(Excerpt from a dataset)
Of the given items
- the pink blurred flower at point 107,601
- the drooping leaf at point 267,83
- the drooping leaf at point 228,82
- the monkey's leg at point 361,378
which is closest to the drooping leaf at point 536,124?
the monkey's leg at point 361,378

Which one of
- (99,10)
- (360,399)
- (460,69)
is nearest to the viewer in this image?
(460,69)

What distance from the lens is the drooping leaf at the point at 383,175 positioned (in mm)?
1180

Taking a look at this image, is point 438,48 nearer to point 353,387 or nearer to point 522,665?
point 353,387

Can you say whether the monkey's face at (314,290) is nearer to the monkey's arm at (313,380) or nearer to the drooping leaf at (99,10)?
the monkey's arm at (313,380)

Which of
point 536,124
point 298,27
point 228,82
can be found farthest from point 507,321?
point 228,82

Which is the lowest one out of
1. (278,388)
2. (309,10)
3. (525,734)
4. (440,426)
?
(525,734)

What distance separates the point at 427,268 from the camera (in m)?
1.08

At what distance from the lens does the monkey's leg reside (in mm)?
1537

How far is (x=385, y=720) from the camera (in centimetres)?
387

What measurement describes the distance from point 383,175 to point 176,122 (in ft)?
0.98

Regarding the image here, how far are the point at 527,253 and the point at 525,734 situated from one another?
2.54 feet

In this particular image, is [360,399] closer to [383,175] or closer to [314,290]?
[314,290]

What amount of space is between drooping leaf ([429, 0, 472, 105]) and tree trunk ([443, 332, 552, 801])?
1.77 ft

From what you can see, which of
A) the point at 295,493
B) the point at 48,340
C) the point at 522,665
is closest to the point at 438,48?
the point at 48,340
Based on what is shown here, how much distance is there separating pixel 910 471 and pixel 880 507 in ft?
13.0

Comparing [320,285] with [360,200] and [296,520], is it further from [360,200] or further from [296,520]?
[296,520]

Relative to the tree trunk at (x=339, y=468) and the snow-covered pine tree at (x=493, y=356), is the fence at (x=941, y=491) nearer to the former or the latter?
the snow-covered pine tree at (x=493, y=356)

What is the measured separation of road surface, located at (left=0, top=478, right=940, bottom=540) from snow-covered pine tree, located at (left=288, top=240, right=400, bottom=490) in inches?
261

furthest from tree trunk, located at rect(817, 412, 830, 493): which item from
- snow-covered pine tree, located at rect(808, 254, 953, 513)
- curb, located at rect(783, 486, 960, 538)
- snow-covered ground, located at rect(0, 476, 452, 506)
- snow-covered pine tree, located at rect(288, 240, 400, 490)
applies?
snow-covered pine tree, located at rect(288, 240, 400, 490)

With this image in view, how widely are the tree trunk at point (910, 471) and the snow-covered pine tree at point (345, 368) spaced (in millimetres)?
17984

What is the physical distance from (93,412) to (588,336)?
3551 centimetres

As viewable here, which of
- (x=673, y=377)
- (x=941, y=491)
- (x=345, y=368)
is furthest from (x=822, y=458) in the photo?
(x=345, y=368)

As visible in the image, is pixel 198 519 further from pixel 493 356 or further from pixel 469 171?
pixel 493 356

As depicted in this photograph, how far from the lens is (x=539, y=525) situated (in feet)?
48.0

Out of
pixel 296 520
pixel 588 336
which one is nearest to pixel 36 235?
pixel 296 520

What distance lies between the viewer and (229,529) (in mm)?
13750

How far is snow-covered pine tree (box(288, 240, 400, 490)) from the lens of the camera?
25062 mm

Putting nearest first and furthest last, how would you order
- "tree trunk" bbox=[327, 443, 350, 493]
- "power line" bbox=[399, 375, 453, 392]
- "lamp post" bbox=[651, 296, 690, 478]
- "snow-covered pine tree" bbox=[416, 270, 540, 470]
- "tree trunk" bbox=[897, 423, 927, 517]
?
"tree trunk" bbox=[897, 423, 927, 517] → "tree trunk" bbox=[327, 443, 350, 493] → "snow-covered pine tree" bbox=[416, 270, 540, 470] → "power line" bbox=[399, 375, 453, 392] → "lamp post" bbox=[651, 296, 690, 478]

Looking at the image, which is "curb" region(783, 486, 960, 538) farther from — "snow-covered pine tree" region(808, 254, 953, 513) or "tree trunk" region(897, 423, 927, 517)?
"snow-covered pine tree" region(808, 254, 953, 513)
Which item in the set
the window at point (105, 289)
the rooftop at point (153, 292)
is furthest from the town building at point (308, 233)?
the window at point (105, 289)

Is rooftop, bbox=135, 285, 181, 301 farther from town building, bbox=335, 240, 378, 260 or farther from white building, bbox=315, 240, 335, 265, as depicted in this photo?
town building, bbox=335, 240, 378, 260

▶ SET EXERCISE:
Write out, word for word, every line from the one containing "How far is snow-covered" through the last line of the records above.

▶ IN RESPONSE:
How far is snow-covered pine tree (box(288, 240, 400, 490)) from the lens of the camera?
25062 mm

Putting nearest first and furthest last, how would you order
- "tree trunk" bbox=[327, 443, 350, 493]
- "power line" bbox=[399, 375, 453, 392]
- "lamp post" bbox=[651, 296, 690, 478]
- "snow-covered pine tree" bbox=[416, 270, 540, 470]
- "tree trunk" bbox=[897, 423, 927, 517]
?
"tree trunk" bbox=[897, 423, 927, 517] → "tree trunk" bbox=[327, 443, 350, 493] → "snow-covered pine tree" bbox=[416, 270, 540, 470] → "power line" bbox=[399, 375, 453, 392] → "lamp post" bbox=[651, 296, 690, 478]

Looking at the image, which is "curb" region(783, 486, 960, 538) farther from — "snow-covered pine tree" region(808, 254, 953, 513) or "tree trunk" region(897, 423, 927, 517)?
"snow-covered pine tree" region(808, 254, 953, 513)
Which item in the set
the window at point (105, 289)
the rooftop at point (153, 292)
is furthest from the town building at point (308, 233)?
the window at point (105, 289)

Is rooftop, bbox=135, 285, 181, 301 farther from town building, bbox=335, 240, 378, 260 or farther from white building, bbox=315, 240, 335, 265, as depicted in this photo?
town building, bbox=335, 240, 378, 260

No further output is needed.